O governo Bolsonaro destinou, através da Medida Provisória (MP) 924/20, R$ 5 bilhões para o combate ao coronavírus no sistema de saúde. Desse total, R$ 4,8 bilhões serão destinados ao Fundo Nacional de Saúde para ações coordenadas pelo Ministério da Saúde em parceria com os estados e municípios. Do restante, R$ 204 milhões foram destinados aos hospitais universitários federais (administrados pela Empresa Brasileira de Serviços Hospitalares) e R$ 57 milhões irão para o Hospital de Clínicas de Porto Alegre, que funciona em parceria com a Universidade Federal do Rio Grande do Sul (UFRGS), todos vinculados ao Ministério da Educação. Os outros R$ 20 milhões serão liberados para a Fundação Oswaldo Cruz (FIOCRUZ), principal instituto brasileiro de pesquisa em vacinas. Em 9 de abril a Câmara dos Deputados aprovou repasse de R$ 2 bilhões para as santas casas e hospitais filantrópicos. Esses valores colocados até o momento são totalmente insuficientes para o combate à doença: tanto para garantir os Epis necessários para os trabalhadores da saúde, quanto para fortalecer o sistema de saúde com leitos de UTIs, ventiladores mecânicos e os remédios que precisamos para salvar vidas da população que tiver complicações ao serem infectadas pela doença. E são vergonhosos considerando o que se repassa diariamente ao sistema financeiro. Bolsonaro e Paulo Guedes garantiram repasse de R$ 1,2 trilhões aos bancos nessa crise. Além disso, em 2020 o Brasil deve pagar mais de R$ 1 trilhão em juros e amortizações da dívida pública a banqueiros e grandes empresários “investidores”.

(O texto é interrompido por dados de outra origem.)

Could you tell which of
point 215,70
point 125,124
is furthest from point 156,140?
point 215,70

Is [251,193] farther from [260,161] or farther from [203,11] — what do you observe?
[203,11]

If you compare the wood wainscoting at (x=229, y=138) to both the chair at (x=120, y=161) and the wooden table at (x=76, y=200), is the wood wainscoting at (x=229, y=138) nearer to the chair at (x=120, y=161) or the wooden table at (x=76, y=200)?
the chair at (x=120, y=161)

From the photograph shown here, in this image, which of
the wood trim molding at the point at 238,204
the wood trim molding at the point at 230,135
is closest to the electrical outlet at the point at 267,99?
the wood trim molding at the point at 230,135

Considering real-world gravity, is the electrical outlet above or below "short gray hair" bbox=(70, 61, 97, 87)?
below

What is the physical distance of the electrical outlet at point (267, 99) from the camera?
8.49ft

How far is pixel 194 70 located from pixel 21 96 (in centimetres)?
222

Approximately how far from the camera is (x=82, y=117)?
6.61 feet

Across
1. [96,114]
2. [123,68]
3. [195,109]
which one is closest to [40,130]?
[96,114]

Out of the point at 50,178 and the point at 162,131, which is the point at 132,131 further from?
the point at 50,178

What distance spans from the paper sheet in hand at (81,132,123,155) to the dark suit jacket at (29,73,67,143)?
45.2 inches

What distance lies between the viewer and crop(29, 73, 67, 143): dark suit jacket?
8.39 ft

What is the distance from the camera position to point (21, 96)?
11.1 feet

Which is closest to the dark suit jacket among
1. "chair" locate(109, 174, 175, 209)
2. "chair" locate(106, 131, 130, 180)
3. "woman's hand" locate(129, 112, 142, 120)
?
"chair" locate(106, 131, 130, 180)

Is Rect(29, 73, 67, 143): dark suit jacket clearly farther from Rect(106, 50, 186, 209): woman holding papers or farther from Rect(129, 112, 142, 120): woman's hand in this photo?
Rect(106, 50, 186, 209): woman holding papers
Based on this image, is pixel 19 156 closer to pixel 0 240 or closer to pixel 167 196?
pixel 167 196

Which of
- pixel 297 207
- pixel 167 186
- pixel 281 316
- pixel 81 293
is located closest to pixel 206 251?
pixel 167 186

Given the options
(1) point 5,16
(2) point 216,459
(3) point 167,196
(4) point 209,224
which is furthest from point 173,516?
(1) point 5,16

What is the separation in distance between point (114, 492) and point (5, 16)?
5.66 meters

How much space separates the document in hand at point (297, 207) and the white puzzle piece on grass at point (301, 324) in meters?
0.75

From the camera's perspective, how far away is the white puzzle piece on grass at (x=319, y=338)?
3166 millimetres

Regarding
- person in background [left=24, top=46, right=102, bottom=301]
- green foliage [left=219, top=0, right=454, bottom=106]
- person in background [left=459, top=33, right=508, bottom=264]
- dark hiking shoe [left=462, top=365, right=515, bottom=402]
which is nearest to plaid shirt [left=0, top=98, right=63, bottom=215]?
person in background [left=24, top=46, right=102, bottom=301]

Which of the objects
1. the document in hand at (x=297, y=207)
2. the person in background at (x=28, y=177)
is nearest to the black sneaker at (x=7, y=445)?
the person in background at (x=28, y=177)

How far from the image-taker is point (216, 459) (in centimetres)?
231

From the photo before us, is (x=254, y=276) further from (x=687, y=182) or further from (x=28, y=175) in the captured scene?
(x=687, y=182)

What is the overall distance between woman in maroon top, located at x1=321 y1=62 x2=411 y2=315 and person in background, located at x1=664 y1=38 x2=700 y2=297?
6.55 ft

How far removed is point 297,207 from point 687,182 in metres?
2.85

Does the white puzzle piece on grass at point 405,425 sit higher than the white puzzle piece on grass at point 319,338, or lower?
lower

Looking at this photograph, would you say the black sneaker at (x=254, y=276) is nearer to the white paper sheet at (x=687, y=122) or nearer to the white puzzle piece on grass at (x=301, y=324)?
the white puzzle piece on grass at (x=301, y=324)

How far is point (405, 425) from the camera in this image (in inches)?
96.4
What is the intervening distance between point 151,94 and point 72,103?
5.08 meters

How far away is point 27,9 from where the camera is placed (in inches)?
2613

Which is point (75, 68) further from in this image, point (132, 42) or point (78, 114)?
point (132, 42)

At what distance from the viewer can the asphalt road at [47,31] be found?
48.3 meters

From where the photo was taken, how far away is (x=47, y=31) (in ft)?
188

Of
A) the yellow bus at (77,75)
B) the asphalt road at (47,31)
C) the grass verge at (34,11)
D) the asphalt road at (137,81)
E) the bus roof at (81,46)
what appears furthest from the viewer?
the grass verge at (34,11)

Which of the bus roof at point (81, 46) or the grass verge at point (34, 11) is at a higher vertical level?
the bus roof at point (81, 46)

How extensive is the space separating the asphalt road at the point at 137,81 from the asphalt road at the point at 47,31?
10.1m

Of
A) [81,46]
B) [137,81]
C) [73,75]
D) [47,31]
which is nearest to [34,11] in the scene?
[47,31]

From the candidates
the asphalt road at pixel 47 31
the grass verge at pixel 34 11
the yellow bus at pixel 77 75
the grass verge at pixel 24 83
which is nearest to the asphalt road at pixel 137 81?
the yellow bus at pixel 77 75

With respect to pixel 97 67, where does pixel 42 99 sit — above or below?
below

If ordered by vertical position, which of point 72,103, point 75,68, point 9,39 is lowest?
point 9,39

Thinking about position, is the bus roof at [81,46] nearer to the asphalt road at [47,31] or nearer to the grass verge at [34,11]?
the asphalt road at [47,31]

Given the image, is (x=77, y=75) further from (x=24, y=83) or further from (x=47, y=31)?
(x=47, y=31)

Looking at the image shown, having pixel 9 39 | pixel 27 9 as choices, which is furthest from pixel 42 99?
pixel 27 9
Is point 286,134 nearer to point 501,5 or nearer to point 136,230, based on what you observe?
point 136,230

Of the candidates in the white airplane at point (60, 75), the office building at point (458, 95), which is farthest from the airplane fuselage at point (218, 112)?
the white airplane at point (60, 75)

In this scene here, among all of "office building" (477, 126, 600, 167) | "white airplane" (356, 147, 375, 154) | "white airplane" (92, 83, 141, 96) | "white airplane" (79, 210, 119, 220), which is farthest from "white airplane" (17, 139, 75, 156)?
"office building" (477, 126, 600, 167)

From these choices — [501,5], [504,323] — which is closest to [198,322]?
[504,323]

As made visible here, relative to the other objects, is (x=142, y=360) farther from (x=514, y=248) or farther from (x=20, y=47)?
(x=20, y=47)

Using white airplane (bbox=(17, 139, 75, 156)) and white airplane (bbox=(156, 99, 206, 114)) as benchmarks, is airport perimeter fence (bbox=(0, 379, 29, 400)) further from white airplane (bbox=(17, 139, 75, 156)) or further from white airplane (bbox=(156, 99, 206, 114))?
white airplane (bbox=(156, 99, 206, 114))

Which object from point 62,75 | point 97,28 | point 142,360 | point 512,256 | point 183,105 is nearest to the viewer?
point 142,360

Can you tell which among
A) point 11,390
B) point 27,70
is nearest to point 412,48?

Alguns levantamentos feitos por movimentos sociais e pesquisadores agrupados no Manifesto Leitos Para Todos + Vidas Iguais aponta que “que em 53% das regiões de saúde será necessário dobrar a capacidade instalada de leitos de Unidades de Terapia Intensiva (UTI) e que, para isso, seriam necessários 18,6 bilhões de reais”. Ou seja, com uma pequeníssima fração do que destina aos banqueiros se poderia garantir essa meta. Além disso, o Manifesto Leito Para Todos + Vidas Iguais denuncia a desigualdade entre a oferta de leito no SUS e na rede privada, fato que pode levar a que as mortes sejam em sua maioria de pessoas da classe trabalhadora e do povo pobre, que necessitam do sistema público de saúde. “Em 2019, o Brasil contava com cerca de 15,6 leitos de UTI para cada 100.000 habitantes. Todavia, para cada leito per capita disponível para o SUS, existem aproximadamente 4 disponíveis para os planos de saúde. O sistema público utiliza cerca 45% do total de leitos de UTI, enquanto mais da metade se destina a 25% da população que é cliente de planos de saúde.”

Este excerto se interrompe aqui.